---- Document section

February 29, 2016

Plateau

The micro docs are no longer micro. I originally intended them to be 3 minutes. In general, I think this is a good thing. Maybe 3 minutes was too short. The last clocked in just shy of 6 minutes. I'm currently at 5 minutes and I still have about 18 minutes of interview to work through. My goal on this one was 6-9 but if I can top it out at 10-12 I'll be happy.

And if you're just tuning in after a hiatus, I'm working on 3 projects simultaneously. All relative. It's interesting.


February 23, 2016

One for the Road

This is what 4 days of work looks like. That would be 4 afternoon espressos and this morning's coffee. I have very roughly assembled 8 mini-segments and I'm still listening to Peggy Lee, just because. 


February 22, 2016

Index cards.


I'm working on the 4th micro-doc. The footage has been uploaded and I'm in the middle of logging. I had the questions written out ahead of time. Everything was set to go smoothly, but we ended up conversing on and off camera which made it difficult to remember what was on and off camera. There were tangents. I should have kept the camera running. My goal is 3-5 minutes.  I shot on Friday, uploaded on Saturday, and on Sunday I began looking at footage. I'm currently at about 18 minutes of selects and have 14 more minutes of interview to screen. I took a short break to check a message. My computer had a bizarre crash. Black screen with multiple languages telling me there was a problem and it had to shut down. I was watching Dick Van Dyke advocating for Bernie Sanders on Facebook. Dick began stuttering like he was having stroke and I was wondering wtf was going on when the computer crashed. I'm still not sure what happened. I started back up, but it's late- 10:30pm. I'll start cutting tomorrow. I'm nervous at this stage. I always am. Once I see structure, I'm okay. Sometimes I start cutting B-roll to music I'll never use just to see hope. Right now it's Peggy Lee, "Is that all there is?" I'm obsessed with that song lately.
Index cards. 

February 09, 2016

Cicadas.

Periodically I reflect on the lackluster name of this blog, Process, and wonder if the title is still accurate. Some days I wish I had been a little more witty in my titling, maybe addressing some kind of word play with a specific nod to philosophical influences or something a little more obviously Zen, but having passed our 10-year anniversary rather quietly last fall, I’m happy to report Process is still on the mark. 

I’ve privately archived posts the majority of posts from 2005-2008. I left an art review and an essay about John Baldessari for old time’s sake. 

State of the Union. 
It’s 2016. Near, mid-February to be non-exact. The show at Marcia Wood Gallery comes down this week. Three reviews, all good. The Atlanta crowd was gracious.

--------
---- Entries provided

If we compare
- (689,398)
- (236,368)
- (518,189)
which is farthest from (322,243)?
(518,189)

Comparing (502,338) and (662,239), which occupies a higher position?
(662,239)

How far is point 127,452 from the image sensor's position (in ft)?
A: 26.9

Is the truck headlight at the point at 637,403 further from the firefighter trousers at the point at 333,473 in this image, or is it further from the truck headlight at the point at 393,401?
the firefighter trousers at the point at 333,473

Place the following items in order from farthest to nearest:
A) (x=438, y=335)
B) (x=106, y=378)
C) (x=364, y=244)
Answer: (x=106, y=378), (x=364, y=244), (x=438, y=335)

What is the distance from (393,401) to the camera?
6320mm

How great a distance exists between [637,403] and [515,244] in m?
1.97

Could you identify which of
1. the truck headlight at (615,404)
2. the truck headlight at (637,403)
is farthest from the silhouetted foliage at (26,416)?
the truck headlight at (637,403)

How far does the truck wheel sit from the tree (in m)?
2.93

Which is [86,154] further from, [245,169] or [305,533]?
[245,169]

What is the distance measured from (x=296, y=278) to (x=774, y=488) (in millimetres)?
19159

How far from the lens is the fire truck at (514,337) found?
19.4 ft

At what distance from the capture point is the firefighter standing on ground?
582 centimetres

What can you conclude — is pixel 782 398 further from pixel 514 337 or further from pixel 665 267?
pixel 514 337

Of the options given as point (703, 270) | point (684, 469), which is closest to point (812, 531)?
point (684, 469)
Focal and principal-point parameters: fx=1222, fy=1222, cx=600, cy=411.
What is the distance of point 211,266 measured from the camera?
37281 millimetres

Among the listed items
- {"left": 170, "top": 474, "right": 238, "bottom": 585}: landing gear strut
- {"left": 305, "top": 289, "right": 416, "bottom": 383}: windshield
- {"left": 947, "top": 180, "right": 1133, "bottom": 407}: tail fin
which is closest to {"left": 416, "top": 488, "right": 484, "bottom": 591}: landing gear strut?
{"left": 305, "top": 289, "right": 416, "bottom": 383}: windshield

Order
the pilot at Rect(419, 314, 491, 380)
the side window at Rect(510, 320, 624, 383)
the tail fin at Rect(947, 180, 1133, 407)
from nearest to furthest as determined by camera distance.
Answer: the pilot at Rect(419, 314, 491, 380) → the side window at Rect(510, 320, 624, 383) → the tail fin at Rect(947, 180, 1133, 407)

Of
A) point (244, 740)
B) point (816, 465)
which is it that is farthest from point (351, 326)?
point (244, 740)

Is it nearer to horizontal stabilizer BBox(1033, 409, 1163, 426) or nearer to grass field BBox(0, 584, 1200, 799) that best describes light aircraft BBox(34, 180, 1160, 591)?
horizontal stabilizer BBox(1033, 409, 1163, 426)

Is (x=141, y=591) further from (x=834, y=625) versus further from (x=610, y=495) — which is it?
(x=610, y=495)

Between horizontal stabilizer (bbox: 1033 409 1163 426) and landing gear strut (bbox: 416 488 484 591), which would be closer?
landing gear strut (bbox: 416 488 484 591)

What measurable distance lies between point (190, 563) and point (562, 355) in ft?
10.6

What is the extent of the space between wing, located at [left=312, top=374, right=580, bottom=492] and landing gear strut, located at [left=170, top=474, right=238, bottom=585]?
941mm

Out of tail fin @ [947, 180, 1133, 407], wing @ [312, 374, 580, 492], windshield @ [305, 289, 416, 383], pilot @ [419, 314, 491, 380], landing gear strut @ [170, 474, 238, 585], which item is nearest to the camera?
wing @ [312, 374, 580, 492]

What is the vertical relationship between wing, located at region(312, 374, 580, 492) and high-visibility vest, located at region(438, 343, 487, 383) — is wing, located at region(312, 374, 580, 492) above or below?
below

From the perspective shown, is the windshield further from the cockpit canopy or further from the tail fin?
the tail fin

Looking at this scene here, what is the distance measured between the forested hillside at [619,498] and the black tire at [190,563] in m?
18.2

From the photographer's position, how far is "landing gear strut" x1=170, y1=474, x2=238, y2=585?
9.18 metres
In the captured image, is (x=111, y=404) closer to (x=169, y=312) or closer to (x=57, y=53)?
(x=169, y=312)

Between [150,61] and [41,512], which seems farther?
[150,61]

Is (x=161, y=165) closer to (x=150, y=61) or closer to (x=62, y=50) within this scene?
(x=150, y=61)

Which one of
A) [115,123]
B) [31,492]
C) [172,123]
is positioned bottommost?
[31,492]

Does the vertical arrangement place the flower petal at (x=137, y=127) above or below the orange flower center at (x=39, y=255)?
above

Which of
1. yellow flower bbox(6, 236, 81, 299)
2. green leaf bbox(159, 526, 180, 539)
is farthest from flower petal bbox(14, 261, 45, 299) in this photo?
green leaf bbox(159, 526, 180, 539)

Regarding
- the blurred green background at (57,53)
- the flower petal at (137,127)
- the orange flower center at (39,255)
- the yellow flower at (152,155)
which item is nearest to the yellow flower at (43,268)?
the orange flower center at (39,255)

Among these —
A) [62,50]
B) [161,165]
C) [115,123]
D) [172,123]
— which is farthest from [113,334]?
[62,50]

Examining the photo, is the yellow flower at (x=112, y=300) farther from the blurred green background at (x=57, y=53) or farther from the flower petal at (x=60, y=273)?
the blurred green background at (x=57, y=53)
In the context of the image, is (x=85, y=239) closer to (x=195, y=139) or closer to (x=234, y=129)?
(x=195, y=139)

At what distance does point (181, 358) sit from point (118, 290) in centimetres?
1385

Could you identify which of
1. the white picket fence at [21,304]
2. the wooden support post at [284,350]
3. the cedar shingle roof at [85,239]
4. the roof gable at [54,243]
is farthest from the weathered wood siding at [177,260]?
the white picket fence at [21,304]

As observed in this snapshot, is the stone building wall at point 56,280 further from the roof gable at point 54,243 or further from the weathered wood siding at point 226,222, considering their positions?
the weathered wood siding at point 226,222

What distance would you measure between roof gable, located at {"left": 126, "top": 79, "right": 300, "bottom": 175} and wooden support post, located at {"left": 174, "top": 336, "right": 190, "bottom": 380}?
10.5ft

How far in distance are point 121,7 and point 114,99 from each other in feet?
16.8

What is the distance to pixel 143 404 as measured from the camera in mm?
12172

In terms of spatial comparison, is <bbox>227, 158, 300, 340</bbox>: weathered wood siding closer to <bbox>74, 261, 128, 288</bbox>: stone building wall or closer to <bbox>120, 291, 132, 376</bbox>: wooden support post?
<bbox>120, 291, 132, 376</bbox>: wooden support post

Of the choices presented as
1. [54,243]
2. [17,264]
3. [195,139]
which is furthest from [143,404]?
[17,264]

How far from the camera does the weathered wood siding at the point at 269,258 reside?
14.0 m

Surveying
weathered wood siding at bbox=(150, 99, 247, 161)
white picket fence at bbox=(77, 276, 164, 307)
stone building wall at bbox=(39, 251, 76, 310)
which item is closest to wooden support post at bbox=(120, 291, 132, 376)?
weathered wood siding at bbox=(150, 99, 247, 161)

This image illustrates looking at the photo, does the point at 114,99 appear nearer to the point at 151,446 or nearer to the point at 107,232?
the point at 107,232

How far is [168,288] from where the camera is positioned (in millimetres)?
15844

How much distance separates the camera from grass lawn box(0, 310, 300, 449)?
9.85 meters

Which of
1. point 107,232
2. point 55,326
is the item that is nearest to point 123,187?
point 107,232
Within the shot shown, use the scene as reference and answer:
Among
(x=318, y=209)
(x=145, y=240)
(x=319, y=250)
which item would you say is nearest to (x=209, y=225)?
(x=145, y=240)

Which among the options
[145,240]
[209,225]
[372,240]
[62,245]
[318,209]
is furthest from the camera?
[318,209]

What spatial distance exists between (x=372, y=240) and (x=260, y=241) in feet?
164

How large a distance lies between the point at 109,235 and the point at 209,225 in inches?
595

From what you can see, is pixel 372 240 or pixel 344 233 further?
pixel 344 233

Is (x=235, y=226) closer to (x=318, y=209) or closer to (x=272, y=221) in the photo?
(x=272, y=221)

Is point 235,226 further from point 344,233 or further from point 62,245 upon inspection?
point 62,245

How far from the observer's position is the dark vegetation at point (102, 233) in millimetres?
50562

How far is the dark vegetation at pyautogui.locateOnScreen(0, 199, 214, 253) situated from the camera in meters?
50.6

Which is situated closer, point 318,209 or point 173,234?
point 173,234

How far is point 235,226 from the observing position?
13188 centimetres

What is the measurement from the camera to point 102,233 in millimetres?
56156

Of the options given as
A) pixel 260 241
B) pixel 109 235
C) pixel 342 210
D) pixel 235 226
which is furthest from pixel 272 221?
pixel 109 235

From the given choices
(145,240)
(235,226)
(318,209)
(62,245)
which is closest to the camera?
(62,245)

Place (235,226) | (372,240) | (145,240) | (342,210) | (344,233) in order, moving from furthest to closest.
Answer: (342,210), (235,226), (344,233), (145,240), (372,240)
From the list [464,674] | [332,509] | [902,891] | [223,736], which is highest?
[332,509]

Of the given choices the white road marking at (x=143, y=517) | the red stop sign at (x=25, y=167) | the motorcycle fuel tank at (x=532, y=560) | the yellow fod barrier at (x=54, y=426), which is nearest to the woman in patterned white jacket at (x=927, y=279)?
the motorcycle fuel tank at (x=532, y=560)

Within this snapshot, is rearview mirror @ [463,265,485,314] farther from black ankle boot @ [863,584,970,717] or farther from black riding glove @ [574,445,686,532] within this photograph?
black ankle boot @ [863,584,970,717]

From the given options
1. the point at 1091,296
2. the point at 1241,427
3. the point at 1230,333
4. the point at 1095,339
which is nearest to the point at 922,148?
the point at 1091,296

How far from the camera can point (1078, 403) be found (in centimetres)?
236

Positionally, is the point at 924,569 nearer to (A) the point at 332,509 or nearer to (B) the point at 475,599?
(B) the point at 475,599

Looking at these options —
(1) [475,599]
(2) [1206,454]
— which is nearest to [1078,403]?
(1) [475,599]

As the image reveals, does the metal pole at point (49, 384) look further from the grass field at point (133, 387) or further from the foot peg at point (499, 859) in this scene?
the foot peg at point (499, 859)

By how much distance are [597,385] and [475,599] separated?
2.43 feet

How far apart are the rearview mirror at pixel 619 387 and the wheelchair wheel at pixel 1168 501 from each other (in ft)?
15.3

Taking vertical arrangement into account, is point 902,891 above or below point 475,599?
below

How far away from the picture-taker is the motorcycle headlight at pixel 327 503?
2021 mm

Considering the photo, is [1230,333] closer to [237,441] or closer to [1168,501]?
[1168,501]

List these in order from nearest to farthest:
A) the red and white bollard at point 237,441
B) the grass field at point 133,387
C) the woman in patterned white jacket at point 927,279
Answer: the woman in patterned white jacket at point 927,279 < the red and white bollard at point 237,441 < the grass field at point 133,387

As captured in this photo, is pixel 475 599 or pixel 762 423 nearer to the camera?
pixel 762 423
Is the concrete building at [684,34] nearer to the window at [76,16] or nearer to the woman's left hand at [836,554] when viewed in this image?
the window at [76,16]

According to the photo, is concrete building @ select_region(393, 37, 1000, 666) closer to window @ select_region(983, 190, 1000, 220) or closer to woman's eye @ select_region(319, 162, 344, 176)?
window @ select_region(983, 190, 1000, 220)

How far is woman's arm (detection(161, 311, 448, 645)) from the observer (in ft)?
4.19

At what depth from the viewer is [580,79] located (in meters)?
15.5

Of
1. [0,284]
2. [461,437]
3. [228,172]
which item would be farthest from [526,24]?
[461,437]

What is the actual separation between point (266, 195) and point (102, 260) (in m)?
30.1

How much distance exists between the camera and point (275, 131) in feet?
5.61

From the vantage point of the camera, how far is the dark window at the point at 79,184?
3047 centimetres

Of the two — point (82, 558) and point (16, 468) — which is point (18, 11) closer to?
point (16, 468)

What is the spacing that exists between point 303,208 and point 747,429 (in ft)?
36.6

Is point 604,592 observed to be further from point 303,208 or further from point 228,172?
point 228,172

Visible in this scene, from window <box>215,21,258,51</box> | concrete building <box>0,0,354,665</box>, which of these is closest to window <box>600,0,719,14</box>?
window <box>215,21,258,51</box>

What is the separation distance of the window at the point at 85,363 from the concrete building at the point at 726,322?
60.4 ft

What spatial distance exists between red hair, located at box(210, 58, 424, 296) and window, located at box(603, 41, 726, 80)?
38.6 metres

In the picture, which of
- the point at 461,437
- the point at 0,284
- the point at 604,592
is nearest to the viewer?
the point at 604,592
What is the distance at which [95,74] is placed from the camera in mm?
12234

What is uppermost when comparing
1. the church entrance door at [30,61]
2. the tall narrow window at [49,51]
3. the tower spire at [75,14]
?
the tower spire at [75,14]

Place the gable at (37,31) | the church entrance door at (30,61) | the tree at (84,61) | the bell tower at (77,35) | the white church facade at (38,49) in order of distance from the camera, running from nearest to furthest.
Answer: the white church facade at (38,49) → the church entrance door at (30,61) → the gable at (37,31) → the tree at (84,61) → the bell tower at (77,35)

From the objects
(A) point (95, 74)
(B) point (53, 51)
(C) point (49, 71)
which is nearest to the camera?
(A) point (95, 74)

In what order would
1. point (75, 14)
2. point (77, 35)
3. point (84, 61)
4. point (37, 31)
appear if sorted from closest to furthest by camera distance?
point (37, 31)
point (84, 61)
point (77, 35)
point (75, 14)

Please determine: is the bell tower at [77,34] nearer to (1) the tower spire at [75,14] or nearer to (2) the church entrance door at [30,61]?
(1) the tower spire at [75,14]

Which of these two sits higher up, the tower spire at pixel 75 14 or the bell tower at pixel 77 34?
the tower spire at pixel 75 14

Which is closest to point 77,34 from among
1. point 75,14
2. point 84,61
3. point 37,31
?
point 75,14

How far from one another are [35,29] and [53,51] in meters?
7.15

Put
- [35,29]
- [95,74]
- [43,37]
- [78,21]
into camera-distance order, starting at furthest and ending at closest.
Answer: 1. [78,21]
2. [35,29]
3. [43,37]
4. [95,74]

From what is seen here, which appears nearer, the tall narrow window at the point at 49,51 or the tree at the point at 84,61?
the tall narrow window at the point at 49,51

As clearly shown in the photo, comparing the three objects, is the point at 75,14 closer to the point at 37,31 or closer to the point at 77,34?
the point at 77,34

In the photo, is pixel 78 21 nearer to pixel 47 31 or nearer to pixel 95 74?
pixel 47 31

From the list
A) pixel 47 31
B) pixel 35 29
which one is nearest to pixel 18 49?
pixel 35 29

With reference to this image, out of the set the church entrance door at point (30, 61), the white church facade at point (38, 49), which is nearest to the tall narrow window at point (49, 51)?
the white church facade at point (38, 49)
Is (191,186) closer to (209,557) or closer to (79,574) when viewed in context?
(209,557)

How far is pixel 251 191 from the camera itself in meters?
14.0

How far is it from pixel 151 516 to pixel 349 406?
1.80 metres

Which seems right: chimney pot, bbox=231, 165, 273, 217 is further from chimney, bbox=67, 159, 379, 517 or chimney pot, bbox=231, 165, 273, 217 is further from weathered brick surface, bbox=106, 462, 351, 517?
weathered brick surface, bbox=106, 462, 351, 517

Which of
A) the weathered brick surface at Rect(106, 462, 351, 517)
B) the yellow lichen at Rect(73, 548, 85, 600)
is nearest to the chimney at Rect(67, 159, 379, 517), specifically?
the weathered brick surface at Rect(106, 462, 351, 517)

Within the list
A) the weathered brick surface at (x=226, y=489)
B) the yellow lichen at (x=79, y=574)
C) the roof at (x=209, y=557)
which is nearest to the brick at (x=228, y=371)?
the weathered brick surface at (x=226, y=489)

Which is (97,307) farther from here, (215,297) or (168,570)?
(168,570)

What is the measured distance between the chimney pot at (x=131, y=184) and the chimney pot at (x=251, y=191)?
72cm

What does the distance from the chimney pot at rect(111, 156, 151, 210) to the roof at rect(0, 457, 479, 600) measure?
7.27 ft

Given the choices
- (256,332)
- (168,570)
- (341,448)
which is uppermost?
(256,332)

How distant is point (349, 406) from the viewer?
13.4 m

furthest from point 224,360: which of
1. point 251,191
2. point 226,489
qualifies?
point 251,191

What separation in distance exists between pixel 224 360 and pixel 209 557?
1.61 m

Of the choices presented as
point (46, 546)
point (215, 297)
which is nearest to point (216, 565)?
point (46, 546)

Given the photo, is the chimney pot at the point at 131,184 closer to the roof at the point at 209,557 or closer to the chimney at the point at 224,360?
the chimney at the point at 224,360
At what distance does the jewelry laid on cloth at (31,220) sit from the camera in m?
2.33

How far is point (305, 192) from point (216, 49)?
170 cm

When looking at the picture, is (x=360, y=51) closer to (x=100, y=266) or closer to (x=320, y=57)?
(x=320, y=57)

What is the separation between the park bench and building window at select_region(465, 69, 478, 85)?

--------

What you need to do:
(a) Extract everything in the blog posts from "February 23, 2016" down to "Lee, just because.".
(b) According to the blog posts, how long were the micro docs originally intended to be?

Answers for this exercise:
(a)
February 23, 2016

One for the Road

This is what 4 days of work looks like. That would be 4 afternoon espressos and this morning's coffee. I have very roughly assembled 8 mini-segments and I'm still listening to Peggy Lee, just because.

(b) 3 minutes.